Yesterday afternoon, contracted cafeteria workers at Intel’s Santa Clara headquarters won their vote to join UNITE HERE Local 19.
Following key wins by janitors, security officers and shuttle bus drivers, this victory for food service workers — the fastest growing subcontracted industry that serves the tech sector — breaks new ground for Silicon Valley Rising, our campaign to combat occupational segregation in the tech industry.
Cafeteria workers are part of the invisible workforce that is essential to the tech industry’s success, yet has been left struggling with low wages and sky-high living costs. This vote brings these workers out of the shadows, and shows how our movement to raise job standards is spreading across the tech sector.
Our research has found that compared to well-paid engineers and programmers, the subcontracted service workers who keep tech firms running smoothly are six times more likely to be black or Latino — and on average earn just one-sixth as much. Between 1990 and 2014, jobs at food service contractors in Silicon Valley have grown by 246 percent.

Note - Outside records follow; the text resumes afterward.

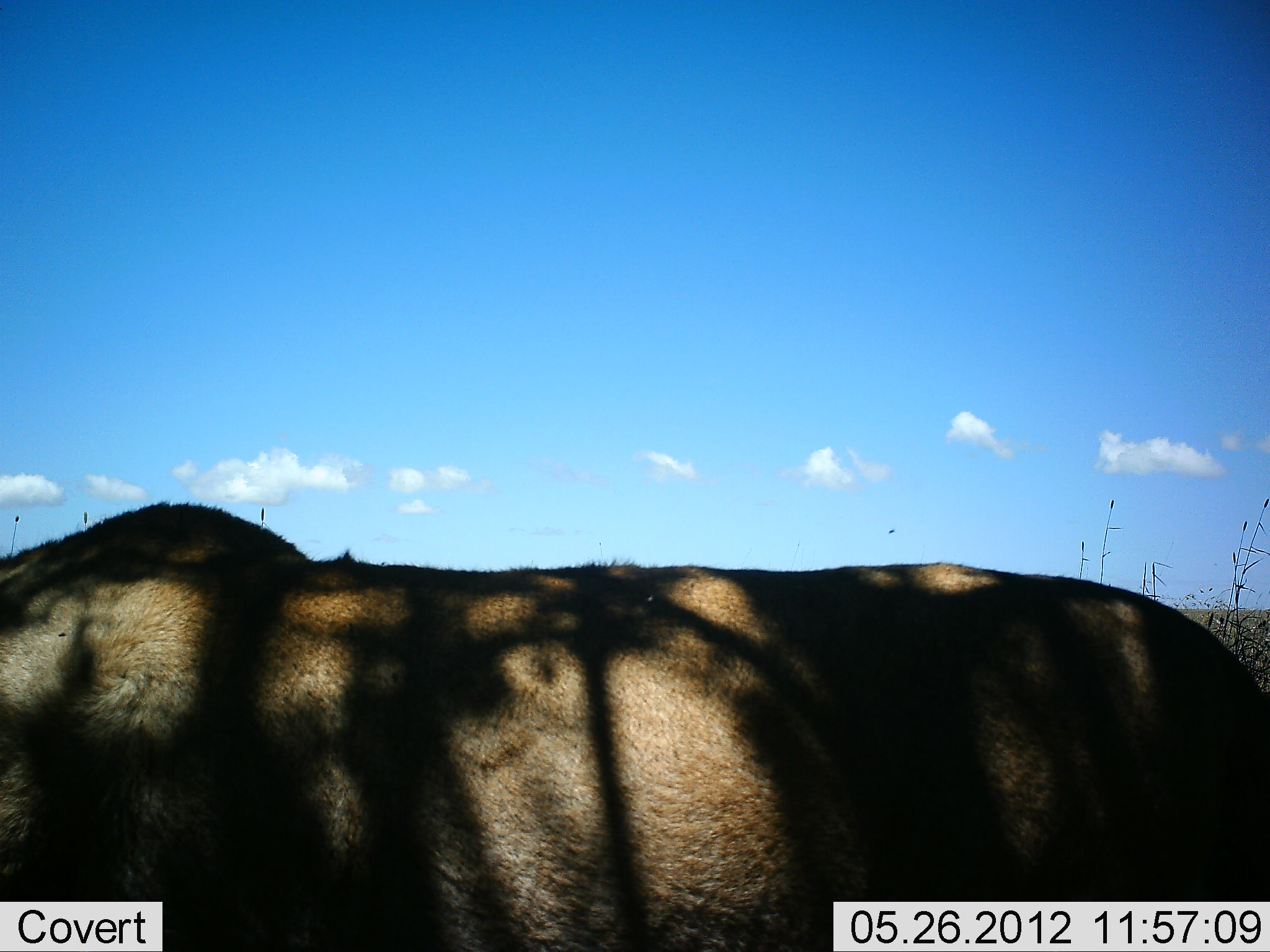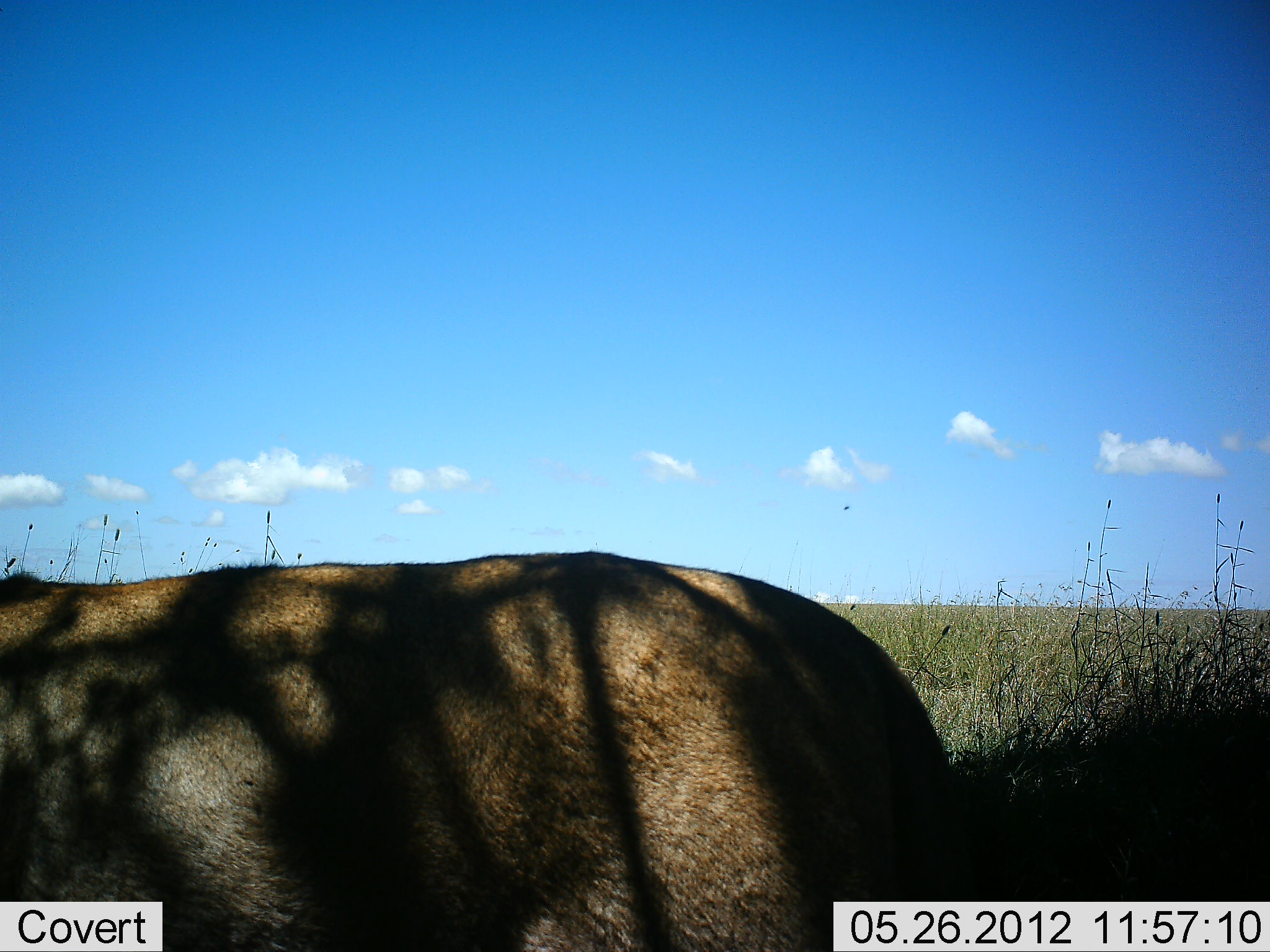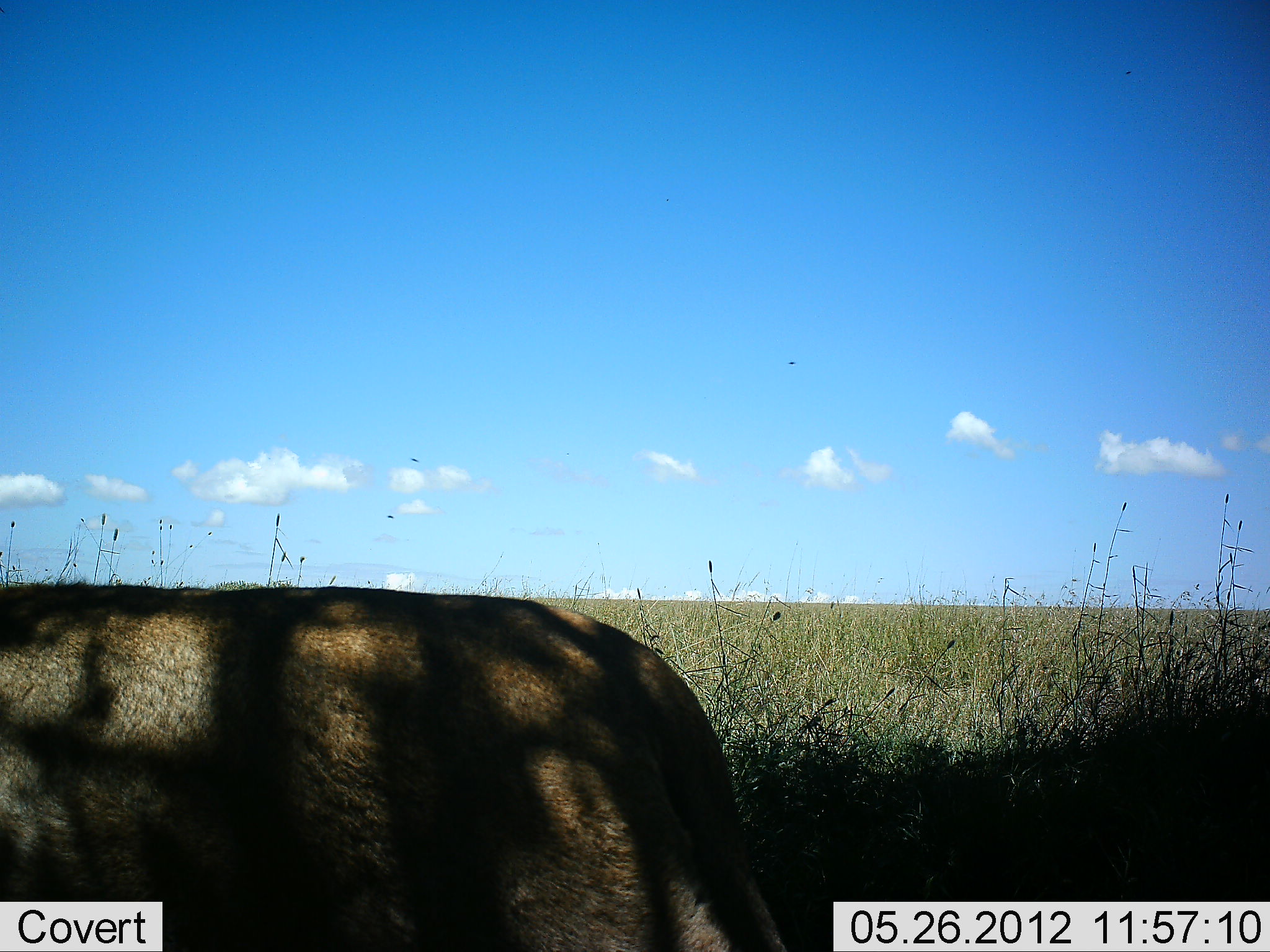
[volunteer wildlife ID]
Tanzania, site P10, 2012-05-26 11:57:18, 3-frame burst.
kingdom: Animalia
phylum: Chordata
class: Mammalia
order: Carnivora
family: Felidae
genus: Panthera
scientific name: Panthera leo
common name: lion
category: lionfemale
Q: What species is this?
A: Lionfemale (lion) (Panthera leo).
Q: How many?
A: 1.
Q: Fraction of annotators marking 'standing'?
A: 17%.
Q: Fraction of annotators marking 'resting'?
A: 17%.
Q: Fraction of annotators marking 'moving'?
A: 67%.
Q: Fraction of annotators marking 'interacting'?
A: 0%.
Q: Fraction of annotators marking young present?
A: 0%.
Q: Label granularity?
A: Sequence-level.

This victory for the workers at Intel, employed by a contractor called Eurest, is a new breakthrough in the larger effort by Silicon Valley’s workers and communities to build an inclusive middle class in the region. It comes after a year-long effort by these workers — whose green badges signified they couldn’t access the services available to blue-badged direct employees — to organize for decent wages, respect, and a voice at work.
The Intel vote comes on the heels of the announcement Wednesday morning that shuttle bus drivers at Bauer’s Intelligent Transportation — which operates shuttles for Cisco, Zynga, Electronic Arts, and Intuit — have joined the Teamsters Local 665, making this a big week for subcontracted employees standing together to ensure all tech workers share in the industry’s success.